__ИСХОДНЫЙ ТЕКСТ__
- - -

Онлайн-тора Онлайн-тора (Torah Online) Букник-Младший JKniga JKniga Эшколот Эшколот Книжники Книжники
Вавилонская лента
Евгения Риц  •  18 августа 2010 года
Встретились однажды Маркс, Воннегут и каббалисты...

Борхес считал, что Вавилонская башня – это библиотека, где собраны все существующие книги, только они могут поднять человечество до небес. Современные художники Игорь Иогансон и Марина Перчихина все текущее десятилетие строят Вавилонские Ямы – для Космоса верх и низ едины, и подлинных высот можно достичь, двигаясь в любом направлении. О том, что путь в небеса не обязательно однолинеен, пишет и Тед Чан, обращаясь к классическому библейскому сюжету. Герои его рассказа «Вавилонская башня» вдруг обнаруживают, что земля и небо замкнуты в ленту Мебиуса, а башня, которую они строят, – перемычка этого вывернутого наизнанку мирового кольца.

Каким-то образом свод небес оказался под землей. Словно земля и небо лежали бок о бок, опирались друг на друга, хотя и были разделены многими лигами.
<…>
Люди воображают себе землю и небеса как углы таблички, а между ними растянувшиеся небо и звезды. На самом же деле мир загадочным образом свернут так, что земля и небо соприкасаются.
(«Вавилонская башня»)

Лента Мебиуса, неожиданный, но совершенно естественный поворот плоскости – форма, которую принимает в рассказах Теда Чана человеческое познание. Его герои не боятся задавать себе и миру вопрос «Что, если?..» и получают неоднозначные ответы.

Что, если существует язык, в котором нет категории времени и одним словом обозначаются не только прошлое и настоящее, но и будущее? И что, если это не причуда грамматики, а чья-то реальность, которую язык адекватно описывает? Исследователю-лингвисту Луизе Бэнкс удалось поработать с таким языком и его носителями – семиногими (или семирукими?) инопланетянами-гептаподами.

Для гептаподов язык перформативен: вместо того чтобы информировать, они актуализируют. Действительно, гептаподы заранее знают, что будет сказано в любой беседе; но чтобы это знание было истинным, беседа должна состояться.
(«История твоей жизни»)

Большего об этом языке Луиза узнать не смогла, не говоря уже о его носителях – гептаподы прилетели получать знание, а не делиться им. Зато ей удалось узнать другое – прошлое, настоящее и будущее одновременны, и то, что мы помним, и то, о чем мы вспоминаем, не менее реально, чем то, что еще только предстоит испытать.

- - -

__ЦЕЛЬ ЗАДАНИЯ__
Повторите дословно фрагмент статьи о рассказах Теда Чана между словами «Борхес считал, что» и «разделены многими лигами.», включая сами эти слова.

- - -

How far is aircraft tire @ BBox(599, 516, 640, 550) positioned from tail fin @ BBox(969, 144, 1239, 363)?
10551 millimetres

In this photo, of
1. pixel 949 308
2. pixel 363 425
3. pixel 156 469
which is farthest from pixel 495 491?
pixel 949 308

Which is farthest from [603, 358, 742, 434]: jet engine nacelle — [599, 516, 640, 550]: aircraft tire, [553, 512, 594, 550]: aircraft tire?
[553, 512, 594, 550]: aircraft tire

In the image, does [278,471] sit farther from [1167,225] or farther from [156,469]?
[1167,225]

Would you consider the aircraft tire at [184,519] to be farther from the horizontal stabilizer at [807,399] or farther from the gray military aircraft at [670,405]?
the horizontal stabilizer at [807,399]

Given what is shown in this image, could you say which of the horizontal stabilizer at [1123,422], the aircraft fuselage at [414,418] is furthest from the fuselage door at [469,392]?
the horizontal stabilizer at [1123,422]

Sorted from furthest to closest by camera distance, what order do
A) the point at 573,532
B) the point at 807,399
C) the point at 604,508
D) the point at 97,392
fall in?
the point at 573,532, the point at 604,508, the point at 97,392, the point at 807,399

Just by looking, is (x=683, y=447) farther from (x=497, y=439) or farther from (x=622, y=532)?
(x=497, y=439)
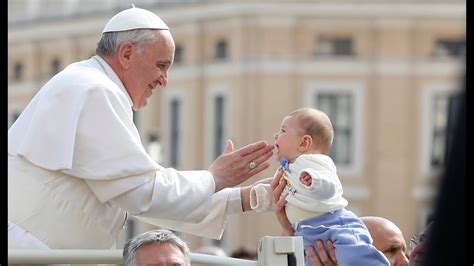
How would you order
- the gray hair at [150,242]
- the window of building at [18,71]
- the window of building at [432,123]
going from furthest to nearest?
the window of building at [18,71] → the window of building at [432,123] → the gray hair at [150,242]

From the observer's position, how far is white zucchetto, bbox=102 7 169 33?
533 cm

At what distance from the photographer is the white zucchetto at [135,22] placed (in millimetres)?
5332

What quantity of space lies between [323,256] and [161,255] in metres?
0.52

- - -

__ПОЛНЫЙ ОТВЕТ__
Борхес считал, что Вавилонская башня – это библиотека, где собраны все существующие книги, только они могут поднять человечество до небес. Современные художники Игорь Иогансон и Марина Перчихина все текущее десятилетие строят Вавилонские Ямы – для Космоса верх и низ едины, и подлинных высот можно достичь, двигаясь в любом направлении. О том, что путь в небеса не обязательно однолинеен, пишет и Тед Чан, обращаясь к классическому библейскому сюжету. Герои его рассказа «Вавилонская башня» вдруг обнаруживают, что земля и небо замкнуты в ленту Мебиуса, а башня, которую они строят, – перемычка этого вывернутого наизнанку мирового кольца.

Каким-то образом свод небес оказался под землей. Словно земля и небо лежали бок о бок, опирались друг на друга, хотя и были разделены многими лигами.